* [DATA EXCERPTS]
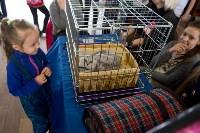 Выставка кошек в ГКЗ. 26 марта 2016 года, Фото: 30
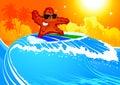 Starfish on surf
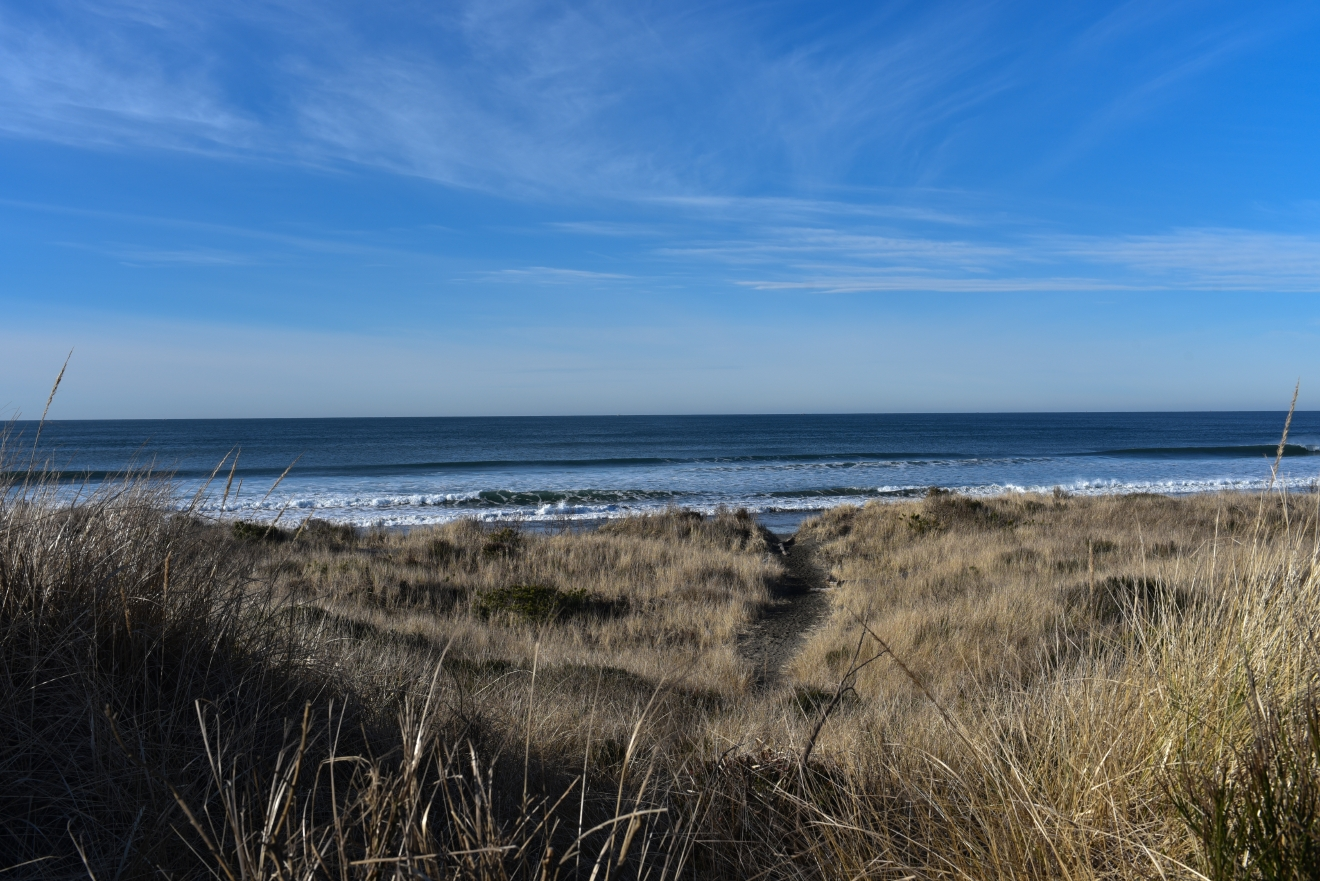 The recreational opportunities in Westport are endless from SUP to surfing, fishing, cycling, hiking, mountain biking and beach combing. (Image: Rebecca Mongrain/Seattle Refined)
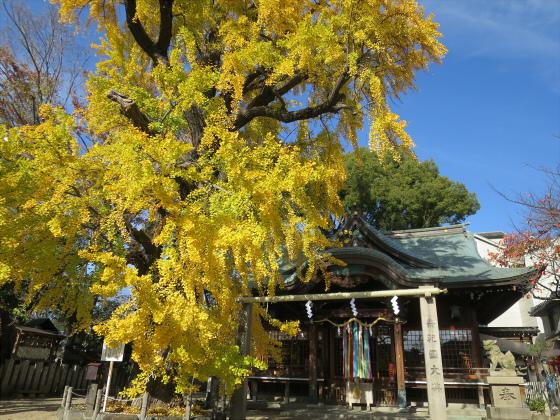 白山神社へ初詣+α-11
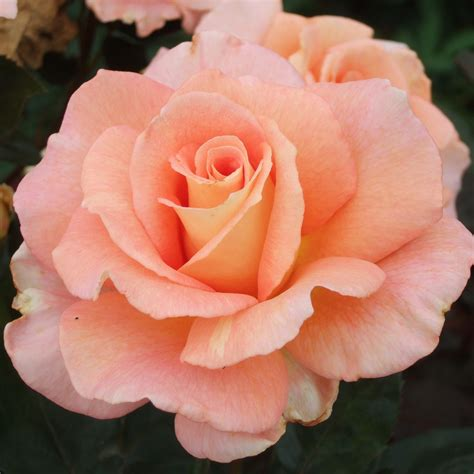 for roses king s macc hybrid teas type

--

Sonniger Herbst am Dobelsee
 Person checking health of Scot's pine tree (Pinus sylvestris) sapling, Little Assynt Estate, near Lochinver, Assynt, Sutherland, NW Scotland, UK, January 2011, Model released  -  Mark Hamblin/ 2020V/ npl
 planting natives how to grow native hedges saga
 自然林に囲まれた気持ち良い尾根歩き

--

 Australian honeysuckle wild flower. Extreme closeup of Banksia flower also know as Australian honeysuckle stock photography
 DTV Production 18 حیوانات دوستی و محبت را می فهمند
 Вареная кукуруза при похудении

* [TASK PROMPT] Using the records above, write out exactly the lines between the one holding "Sonniger Herbst am Dobelsee" and the one holding "自然林に囲まれた気持ち良い尾根歩き", inclusive; leave everything else out.

* [RESPONSE BELOW]
Sonniger Herbst am Dobelsee
 Person checking health of Scot's pine tree (Pinus sylvestris) sapling, Little Assynt Estate, near Lochinver, Assynt, Sutherland, NW Scotland, UK, January 2011, Model released  -  Mark Hamblin/ 2020V/ npl
 planting natives how to grow native hedges saga
 自然林に囲まれた気持ち良い尾根歩き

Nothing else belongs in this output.